Pikiran Rakyat, 27 Februari 2007, Opini
Foto: Suharsono BPLHD Jabar 2006, Curug Jompong Citarum
Oleh T. BACHTIAR
Pohon yang sudah berumur 10 tahun, seperti diungkapkan Sobirin (November, 2006), di samping manfaat pohon lainnya, akar pohon itu mampu mengikat air dalam tanah sebanyak 7 m3 air.
KALAU kita tidak mau disebut sebagai bangsa pelupa, periksalah proposal penanggulangan bajir di Bandung Selatan dengan jalan meluruskan meander (tikungan sungai yang bentuknya berkelok-kelok setengah lingkaran) di Citarum, seperti upaya meluruskan dua meander di daerah Mahmud dan Daraulin, Kabupaten Bandung beberapa tahun yang lalu.
Apa yang terjadi setelah 4-5 tahun setelah meluruskan meander itu? Pernahkah masyarakat membandingkan antara tujuan pelurusan dengan apa yang terjadi di lapangan saat ini? Sudah sekian meander di Citarum diluruskan, banjir di Bandung Selatan malah terasa semakin parah dan lama.
Kemudian proposal penanggulangan banjir Bandung Selatan diajukan ulang, kali ini dengan cara pengerukan aliran Citarum sepanjang 30 kilometer, antara Curug Jompong hingga Dayeuhkolot yang dilaksanakan akhir 2006 hingga awal 2007. Hasilnya? Banjir masih menggenang Bandung Selatan, bahkan kali ini bertambah menggenang Bandung Timur.

- - - - - - -

- [SOAL BACAAN]
• 1. Dalam teks tentang banjir Bandung Selatan, apa alasan pembaca diminta memeriksa proposal penanggulangan banjir melalui pelurusan meander di Citarum?
• 2. Ketik ulang bagian teks tentang banjir Bandung Selatan, mulai dari "KALAU kita tidak" dan terus sampai "tahun yang lalu.".
• 3. Tuliskan kelanjutan teks tentang banjir Bandung Selatan setelah kalimat terakhirnya.

[Gambar halaman dan teks hasil ekstraksi]

- - - - - - -

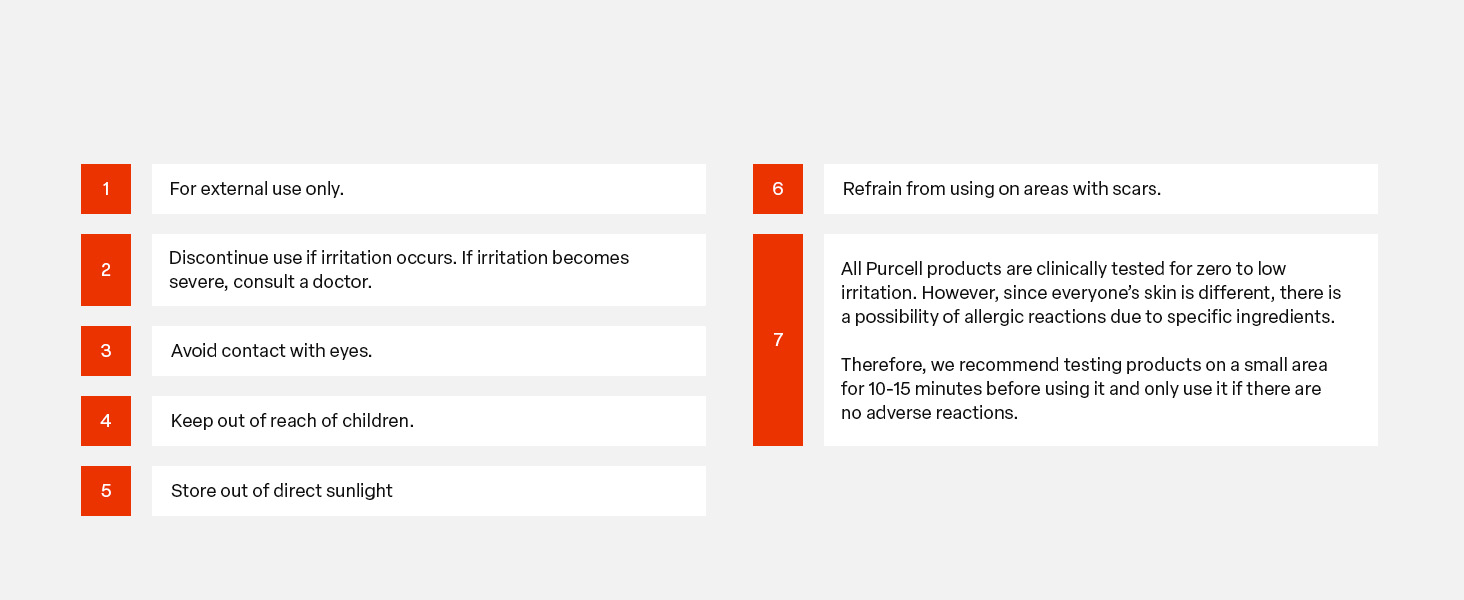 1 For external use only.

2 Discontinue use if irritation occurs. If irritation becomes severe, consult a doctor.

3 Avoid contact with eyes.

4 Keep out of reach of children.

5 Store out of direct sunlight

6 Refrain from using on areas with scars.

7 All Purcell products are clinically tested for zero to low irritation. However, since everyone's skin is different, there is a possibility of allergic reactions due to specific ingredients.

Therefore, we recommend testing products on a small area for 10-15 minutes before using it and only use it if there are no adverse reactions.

- - - - - - -

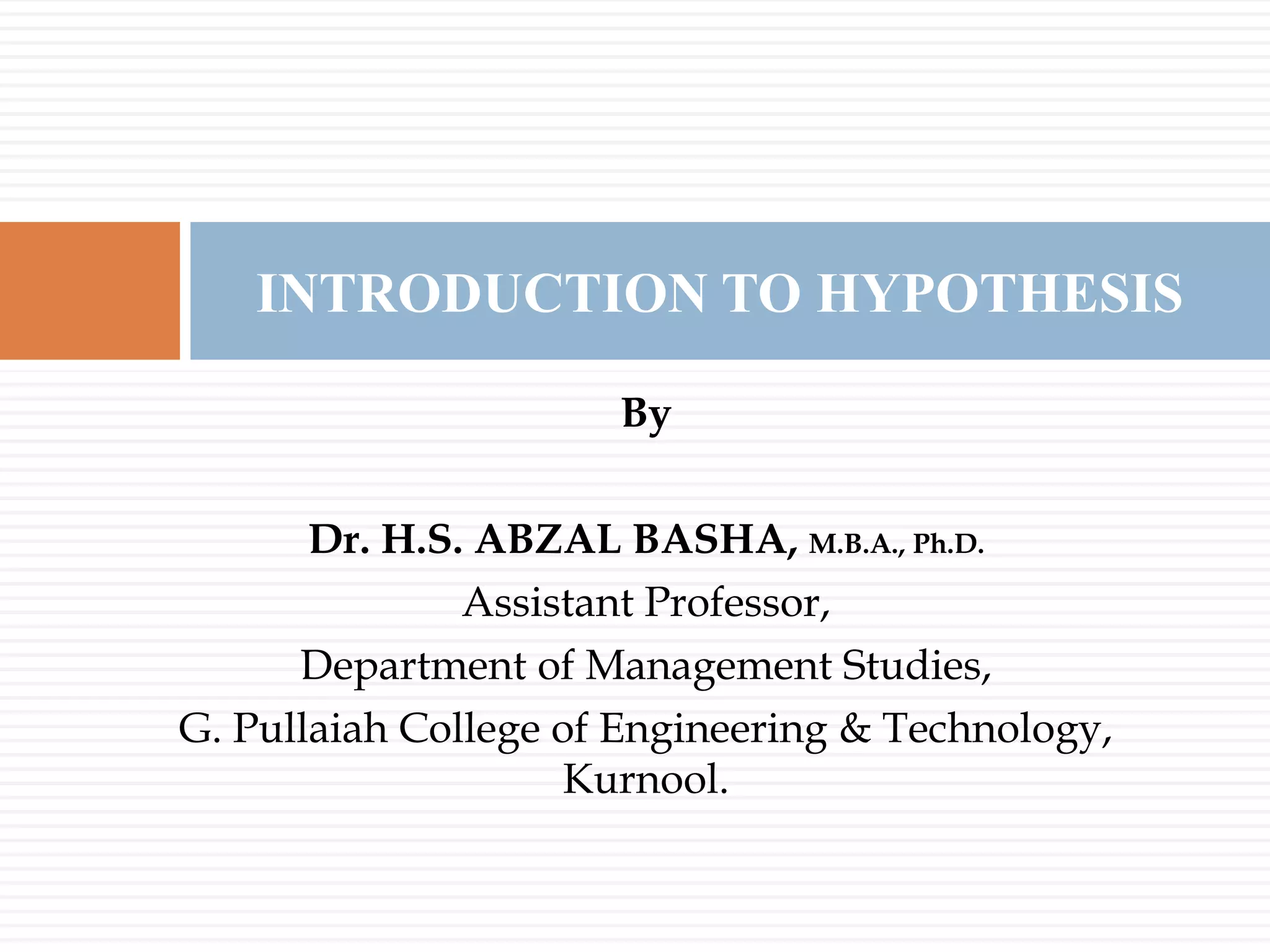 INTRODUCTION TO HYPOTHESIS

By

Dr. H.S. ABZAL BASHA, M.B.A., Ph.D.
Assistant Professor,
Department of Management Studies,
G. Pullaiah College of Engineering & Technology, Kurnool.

- - - - - - -

- [KUNCI JAWABAN]
• 1. Pembaca diminta memeriksanya jika kita tidak mau disebut sebagai bangsa pelupa.

• 2.
KALAU kita tidak mau disebut sebagai bangsa pelupa, periksalah proposal penanggulangan bajir di Bandung Selatan dengan jalan meluruskan meander (tikungan sungai yang bentuknya berkelok-kelok setengah lingkaran) di Citarum, seperti upaya meluruskan dua meander di daerah Mahmud dan Daraulin, Kabupaten Bandung beberapa tahun yang lalu.

• 3.
Setelah meluruskan meander, penanggulangan banjir dilanjutkan dengan memperdalam Citarum dengan menghabiskan sekian juta dolar uang pinjaman. Upaya ini juga gagal menanggulangi banjir di Bandung Selatan. Kini para pengelola Citarum mengusulkan projek baru berupa pemangkasan batuan terobosan (intrusif) yang berumur 4 juta tahun, sedalam 3 meter di Curug Jompong.
Betulkah keinginan mulia untuk memapas Curug Jompong di daerah Korehkotok, Kabupaten Bandung itu murni untuk menanggulangi di Bandung Selatan dan Timur secara terintegrasi ataukah karena ada niatan lain yang lebih kuat di balik pemapasan yang akan menelan biaya sangat besar itu?
Yang sudah lama ngotot untuk memapas Curug Jompong adalah Dirjen Sumber Daya Air Ir. Siswoko Dipl. H.E. (Pikiran Rakyat, 7/3/2006). Sebelumnya, dalam rapat kerja antara DPRD Jawa Barat dan Balai Citarum Dinas Pengelolaan Sumber Daya Air di Jln. Diponegoro (1/3/2006), keinginan untuk memapas sudah dianggap sebagai cara untuk menanggulangi permasalahan banjir di Bandung Selatan.
Projek pemangkasan ini tampaknya sudah sangat dipahami oleh anggota DPRD Jawa Barat seperti diungkapkan oleh sekretaris Komisi D DPRD Jawa Barat, Dadang Nasser (Pikiran Rakyat,2/3/2006) yang berkata, "Yang paling penting dalam penanganan banjir adalah pemapasan Curug Jompong yang saat ini menjulang setinggi 6 meter. Karena pada dasarnya banjir disebabkan adanya Curug Jompong yang mengakibatkan air Sungai Citarum tidak bisa mengalir deras."
Keinginan untuk memangkas Curug Jompong mengemuka kembali saat Gubernur Jawa Barat mengunjungi kawasan yang tergenang banjir di Bandung Selatan, pada hari Kamis (22/2/2007). Danny Setiawan berkata, "Kita telah meminta pemerintah pusat melalui Balai Besar Wilayah Sungai (BBWS) Citarum agar Curug Jompong diturunkan. Kalau dipangkas, air akan lebih cepat dan tidak akan menggenang di Bandung Selatan." (Pikiran Rakyat, Jumat, 23 Februari 2007).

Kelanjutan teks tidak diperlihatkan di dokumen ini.